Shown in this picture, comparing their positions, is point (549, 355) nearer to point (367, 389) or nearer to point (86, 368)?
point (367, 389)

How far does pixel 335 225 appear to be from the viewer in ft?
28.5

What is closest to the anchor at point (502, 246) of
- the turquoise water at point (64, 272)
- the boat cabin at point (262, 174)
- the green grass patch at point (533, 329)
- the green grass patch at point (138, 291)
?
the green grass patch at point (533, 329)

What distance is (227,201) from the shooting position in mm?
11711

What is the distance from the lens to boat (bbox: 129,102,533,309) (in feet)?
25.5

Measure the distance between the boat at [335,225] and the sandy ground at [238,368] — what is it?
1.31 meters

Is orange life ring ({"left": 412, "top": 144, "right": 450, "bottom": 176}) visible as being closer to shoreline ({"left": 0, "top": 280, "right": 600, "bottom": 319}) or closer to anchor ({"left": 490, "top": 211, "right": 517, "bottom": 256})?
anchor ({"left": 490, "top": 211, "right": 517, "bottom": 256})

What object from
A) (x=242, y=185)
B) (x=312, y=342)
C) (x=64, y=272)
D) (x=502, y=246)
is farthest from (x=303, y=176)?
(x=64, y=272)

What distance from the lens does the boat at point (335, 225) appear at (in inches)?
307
:::::
Please copy out all of the data above word for word, keeping every line as it appears.

Shown in this picture, comparing their positions, is point (549, 355) nearer to point (367, 389) or nearer to point (86, 368)?
point (367, 389)

How far does pixel 335 225 appear to be from the viewer in ft?
28.5

What is closest to the anchor at point (502, 246) of
- the turquoise water at point (64, 272)
- the boat cabin at point (262, 174)
- the green grass patch at point (533, 329)
- the green grass patch at point (138, 291)
?
the green grass patch at point (533, 329)

What distance is (227,201) from the shooting position in mm?
11711

What is the distance from the lens to boat (bbox: 129,102,533,309) (in feet)?
25.5

Measure the distance between the boat at [335,225] and the sandy ground at [238,368] — what is it?
1.31 meters

Is orange life ring ({"left": 412, "top": 144, "right": 450, "bottom": 176}) visible as being closer to shoreline ({"left": 0, "top": 280, "right": 600, "bottom": 319}) or closer to anchor ({"left": 490, "top": 211, "right": 517, "bottom": 256})?
anchor ({"left": 490, "top": 211, "right": 517, "bottom": 256})

What object from
A) (x=242, y=185)
B) (x=312, y=342)
C) (x=64, y=272)
D) (x=502, y=246)
is farthest from (x=303, y=176)?
(x=64, y=272)

What distance from the lens does the boat at point (335, 225) appear at (in inches)?
307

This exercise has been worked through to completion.